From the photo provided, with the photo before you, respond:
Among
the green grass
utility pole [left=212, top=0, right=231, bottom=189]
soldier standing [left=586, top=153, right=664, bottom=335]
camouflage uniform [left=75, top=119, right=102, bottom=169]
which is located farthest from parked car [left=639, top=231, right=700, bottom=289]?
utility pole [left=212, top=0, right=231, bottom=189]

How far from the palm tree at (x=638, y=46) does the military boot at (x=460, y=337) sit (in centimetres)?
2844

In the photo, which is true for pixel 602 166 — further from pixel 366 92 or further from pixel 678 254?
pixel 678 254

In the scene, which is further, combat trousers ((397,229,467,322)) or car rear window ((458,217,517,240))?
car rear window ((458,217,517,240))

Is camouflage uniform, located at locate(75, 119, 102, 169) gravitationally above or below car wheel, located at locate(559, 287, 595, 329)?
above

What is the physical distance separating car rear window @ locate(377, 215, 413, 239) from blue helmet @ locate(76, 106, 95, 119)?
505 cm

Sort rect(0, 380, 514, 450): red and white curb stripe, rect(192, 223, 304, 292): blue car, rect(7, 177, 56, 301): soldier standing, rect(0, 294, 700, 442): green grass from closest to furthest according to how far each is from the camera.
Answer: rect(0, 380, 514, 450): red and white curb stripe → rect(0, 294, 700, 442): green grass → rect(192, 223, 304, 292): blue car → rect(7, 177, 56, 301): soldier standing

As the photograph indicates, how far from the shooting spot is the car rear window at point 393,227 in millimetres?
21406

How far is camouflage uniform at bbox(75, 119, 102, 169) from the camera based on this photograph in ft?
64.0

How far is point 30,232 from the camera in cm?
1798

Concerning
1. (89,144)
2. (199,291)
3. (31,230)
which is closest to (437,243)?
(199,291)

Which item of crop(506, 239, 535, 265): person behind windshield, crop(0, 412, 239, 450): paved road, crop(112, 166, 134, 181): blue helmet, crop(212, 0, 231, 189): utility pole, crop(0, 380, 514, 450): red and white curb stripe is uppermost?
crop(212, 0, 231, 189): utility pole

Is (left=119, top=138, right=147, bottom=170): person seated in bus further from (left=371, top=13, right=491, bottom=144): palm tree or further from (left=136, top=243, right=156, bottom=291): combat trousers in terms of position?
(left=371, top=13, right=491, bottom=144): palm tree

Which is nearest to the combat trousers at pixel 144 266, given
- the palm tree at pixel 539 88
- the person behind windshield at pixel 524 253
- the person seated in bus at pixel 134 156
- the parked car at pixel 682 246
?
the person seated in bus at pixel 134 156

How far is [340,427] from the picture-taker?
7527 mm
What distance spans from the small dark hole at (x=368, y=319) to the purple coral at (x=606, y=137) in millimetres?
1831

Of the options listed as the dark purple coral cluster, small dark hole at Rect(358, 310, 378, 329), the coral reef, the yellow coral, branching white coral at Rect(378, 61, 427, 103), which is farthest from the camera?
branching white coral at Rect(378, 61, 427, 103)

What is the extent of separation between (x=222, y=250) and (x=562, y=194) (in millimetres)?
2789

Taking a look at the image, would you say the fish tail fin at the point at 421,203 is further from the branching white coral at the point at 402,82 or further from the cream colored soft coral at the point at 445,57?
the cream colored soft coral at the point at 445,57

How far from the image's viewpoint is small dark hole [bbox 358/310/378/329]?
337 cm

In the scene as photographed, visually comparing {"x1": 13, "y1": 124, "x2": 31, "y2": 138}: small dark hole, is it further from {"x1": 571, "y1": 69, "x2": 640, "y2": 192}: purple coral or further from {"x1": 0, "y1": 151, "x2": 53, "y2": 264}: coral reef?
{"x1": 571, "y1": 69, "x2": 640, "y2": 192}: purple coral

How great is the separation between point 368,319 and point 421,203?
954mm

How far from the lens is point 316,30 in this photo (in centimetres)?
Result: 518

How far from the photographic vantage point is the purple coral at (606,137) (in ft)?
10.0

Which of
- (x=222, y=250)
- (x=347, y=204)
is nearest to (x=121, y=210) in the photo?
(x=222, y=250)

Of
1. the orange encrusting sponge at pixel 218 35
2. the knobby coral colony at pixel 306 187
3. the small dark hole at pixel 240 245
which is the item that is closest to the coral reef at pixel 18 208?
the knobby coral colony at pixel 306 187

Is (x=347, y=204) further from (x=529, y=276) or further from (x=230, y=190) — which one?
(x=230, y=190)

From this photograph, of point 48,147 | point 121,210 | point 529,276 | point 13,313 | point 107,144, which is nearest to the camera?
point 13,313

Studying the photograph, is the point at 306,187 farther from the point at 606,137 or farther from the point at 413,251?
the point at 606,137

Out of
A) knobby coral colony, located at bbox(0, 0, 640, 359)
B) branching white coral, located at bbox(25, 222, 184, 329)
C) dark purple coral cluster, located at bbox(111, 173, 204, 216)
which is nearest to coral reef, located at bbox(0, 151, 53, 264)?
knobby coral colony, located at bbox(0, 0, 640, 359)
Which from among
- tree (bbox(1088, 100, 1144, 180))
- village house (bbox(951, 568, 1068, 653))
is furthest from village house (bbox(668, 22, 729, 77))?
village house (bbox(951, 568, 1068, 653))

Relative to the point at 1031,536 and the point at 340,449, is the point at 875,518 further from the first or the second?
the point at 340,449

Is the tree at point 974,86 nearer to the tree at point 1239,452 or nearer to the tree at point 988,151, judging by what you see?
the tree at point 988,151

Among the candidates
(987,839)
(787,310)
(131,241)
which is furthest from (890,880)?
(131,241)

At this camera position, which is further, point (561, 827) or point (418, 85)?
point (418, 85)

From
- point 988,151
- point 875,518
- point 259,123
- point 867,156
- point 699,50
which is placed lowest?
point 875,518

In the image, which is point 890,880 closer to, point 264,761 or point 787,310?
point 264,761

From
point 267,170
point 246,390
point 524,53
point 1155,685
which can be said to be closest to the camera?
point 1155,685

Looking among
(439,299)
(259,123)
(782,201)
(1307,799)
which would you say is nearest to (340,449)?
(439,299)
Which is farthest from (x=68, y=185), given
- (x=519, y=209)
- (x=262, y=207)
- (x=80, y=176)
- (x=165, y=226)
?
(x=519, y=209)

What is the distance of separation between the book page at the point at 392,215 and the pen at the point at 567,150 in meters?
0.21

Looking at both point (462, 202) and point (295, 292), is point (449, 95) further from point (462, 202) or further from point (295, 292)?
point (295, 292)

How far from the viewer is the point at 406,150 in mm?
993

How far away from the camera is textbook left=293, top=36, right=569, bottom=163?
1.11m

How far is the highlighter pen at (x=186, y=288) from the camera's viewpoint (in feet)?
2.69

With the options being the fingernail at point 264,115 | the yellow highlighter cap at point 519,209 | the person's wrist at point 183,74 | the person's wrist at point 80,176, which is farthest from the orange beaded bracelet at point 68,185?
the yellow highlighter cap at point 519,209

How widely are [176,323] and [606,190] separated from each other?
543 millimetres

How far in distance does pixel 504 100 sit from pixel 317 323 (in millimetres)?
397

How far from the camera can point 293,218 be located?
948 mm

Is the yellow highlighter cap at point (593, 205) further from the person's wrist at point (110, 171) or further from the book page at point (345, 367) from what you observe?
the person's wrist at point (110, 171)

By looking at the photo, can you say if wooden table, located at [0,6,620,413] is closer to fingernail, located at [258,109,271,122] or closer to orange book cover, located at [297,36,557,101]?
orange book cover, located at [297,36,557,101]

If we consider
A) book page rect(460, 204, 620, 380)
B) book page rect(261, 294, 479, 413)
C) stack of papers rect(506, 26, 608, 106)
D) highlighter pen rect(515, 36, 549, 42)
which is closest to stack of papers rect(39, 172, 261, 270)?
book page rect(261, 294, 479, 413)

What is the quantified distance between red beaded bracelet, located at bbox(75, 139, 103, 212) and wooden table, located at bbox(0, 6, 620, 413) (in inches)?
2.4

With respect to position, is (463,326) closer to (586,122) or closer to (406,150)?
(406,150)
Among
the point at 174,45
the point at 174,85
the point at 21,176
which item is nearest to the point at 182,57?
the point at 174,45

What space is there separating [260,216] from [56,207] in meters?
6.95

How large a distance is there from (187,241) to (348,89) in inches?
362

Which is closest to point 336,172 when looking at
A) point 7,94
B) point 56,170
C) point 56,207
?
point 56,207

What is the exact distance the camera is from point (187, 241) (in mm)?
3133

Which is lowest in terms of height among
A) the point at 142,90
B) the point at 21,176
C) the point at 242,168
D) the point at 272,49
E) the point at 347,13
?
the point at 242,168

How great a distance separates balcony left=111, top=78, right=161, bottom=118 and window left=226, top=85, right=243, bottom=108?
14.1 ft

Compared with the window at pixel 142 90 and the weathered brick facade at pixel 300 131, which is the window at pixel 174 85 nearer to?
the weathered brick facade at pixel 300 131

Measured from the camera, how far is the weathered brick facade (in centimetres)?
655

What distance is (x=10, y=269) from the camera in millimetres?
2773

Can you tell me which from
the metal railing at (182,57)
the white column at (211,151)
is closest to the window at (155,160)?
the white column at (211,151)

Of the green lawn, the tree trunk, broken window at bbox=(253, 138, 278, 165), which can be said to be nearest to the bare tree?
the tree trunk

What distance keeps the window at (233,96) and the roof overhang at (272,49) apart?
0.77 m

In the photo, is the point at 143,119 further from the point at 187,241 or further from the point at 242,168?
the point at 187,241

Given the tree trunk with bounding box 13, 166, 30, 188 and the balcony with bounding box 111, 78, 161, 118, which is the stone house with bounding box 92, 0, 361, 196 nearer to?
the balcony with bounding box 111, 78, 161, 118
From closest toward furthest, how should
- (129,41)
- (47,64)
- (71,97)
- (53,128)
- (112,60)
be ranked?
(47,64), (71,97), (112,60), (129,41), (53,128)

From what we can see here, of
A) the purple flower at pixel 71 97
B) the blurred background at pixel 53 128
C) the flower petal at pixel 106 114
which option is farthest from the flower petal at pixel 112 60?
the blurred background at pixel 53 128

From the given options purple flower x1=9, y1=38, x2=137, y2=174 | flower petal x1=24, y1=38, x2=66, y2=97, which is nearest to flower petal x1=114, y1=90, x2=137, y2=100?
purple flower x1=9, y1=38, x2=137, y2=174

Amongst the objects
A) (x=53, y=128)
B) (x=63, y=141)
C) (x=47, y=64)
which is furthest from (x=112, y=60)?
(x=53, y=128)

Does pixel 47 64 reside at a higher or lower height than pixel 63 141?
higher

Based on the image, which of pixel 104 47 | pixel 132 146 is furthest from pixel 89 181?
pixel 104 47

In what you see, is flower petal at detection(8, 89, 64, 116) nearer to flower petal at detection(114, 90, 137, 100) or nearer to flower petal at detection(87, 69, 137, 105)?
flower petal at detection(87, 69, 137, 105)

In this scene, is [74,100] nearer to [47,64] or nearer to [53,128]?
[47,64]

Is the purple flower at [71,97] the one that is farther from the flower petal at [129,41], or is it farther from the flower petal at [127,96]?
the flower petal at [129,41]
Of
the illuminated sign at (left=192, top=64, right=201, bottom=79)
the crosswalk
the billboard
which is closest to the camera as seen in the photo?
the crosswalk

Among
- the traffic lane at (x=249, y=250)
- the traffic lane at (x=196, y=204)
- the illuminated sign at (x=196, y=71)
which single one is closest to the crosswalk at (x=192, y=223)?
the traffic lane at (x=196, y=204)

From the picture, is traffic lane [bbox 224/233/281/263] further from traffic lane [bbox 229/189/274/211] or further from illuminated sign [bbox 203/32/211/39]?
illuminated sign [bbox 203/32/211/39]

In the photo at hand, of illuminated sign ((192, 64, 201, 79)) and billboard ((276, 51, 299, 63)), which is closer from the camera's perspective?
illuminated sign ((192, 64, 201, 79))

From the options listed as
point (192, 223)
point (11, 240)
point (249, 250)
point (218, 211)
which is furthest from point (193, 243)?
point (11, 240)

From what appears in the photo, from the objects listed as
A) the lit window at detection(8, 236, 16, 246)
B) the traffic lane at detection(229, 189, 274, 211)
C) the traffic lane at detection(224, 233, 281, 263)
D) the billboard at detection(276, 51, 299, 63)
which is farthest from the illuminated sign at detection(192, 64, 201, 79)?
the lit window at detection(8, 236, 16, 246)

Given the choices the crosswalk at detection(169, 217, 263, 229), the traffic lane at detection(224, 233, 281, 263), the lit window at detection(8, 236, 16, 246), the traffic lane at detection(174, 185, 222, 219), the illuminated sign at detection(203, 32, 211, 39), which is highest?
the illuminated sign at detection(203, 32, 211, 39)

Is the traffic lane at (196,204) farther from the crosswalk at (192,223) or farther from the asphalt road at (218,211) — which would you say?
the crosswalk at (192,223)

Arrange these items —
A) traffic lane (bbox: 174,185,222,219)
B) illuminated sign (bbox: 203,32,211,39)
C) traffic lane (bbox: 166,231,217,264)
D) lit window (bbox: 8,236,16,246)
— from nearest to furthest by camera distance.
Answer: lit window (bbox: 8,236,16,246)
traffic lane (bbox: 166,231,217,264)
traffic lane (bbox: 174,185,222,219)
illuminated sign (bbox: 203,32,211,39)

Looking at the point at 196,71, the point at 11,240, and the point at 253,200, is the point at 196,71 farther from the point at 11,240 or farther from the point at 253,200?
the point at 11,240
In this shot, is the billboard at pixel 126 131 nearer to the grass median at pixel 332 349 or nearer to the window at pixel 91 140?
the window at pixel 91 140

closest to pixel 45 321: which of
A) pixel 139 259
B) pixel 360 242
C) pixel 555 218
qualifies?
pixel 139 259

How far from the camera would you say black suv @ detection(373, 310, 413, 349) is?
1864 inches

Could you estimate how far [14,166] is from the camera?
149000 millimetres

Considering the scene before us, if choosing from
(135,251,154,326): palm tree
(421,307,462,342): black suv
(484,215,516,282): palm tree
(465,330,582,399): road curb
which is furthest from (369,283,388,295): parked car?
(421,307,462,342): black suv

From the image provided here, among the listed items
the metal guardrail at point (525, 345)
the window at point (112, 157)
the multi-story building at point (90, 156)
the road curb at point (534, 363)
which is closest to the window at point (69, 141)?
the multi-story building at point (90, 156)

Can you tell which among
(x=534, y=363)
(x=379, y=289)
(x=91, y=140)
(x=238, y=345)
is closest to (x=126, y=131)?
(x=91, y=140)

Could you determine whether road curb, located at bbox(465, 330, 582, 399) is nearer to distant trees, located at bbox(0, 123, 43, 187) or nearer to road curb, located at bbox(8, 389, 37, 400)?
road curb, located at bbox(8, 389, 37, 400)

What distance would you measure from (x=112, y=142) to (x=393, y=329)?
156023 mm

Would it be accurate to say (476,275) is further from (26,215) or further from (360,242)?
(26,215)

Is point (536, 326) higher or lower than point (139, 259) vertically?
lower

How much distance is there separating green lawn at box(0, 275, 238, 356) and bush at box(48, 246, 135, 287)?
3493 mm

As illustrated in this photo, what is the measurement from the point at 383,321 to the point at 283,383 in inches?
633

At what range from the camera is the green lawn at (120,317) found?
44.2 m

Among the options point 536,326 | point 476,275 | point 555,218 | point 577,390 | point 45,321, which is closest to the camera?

== Task goal ==
Reproduce, exactly and with nothing added, the lines from the one that includes "Can you tell which among" through the last line of the material.

== Task response ==
Can you tell which among
(x=534, y=363)
(x=379, y=289)
(x=91, y=140)
(x=238, y=345)
is closest to (x=126, y=131)?
(x=91, y=140)

Could you determine whether road curb, located at bbox(465, 330, 582, 399) is nearer to distant trees, located at bbox(0, 123, 43, 187) or nearer to road curb, located at bbox(8, 389, 37, 400)?
road curb, located at bbox(8, 389, 37, 400)

What distance would you measure from (x=112, y=142) to (x=393, y=329)?
156023 mm

Would it be accurate to say (476,275) is further from (26,215) or further from (360,242)?
(26,215)

Is point (536, 326) higher or lower than point (139, 259) vertically?
lower

How much distance is there separating green lawn at box(0, 275, 238, 356) and bush at box(48, 246, 135, 287)?
3493 mm

As illustrated in this photo, what is the measurement from the point at 383,321 to the point at 283,383 in inches?
633

At what range from the camera is the green lawn at (120,317) found?
44.2 m

Among the options point 536,326 | point 476,275 | point 555,218 | point 577,390 | point 45,321, which is closest to the camera?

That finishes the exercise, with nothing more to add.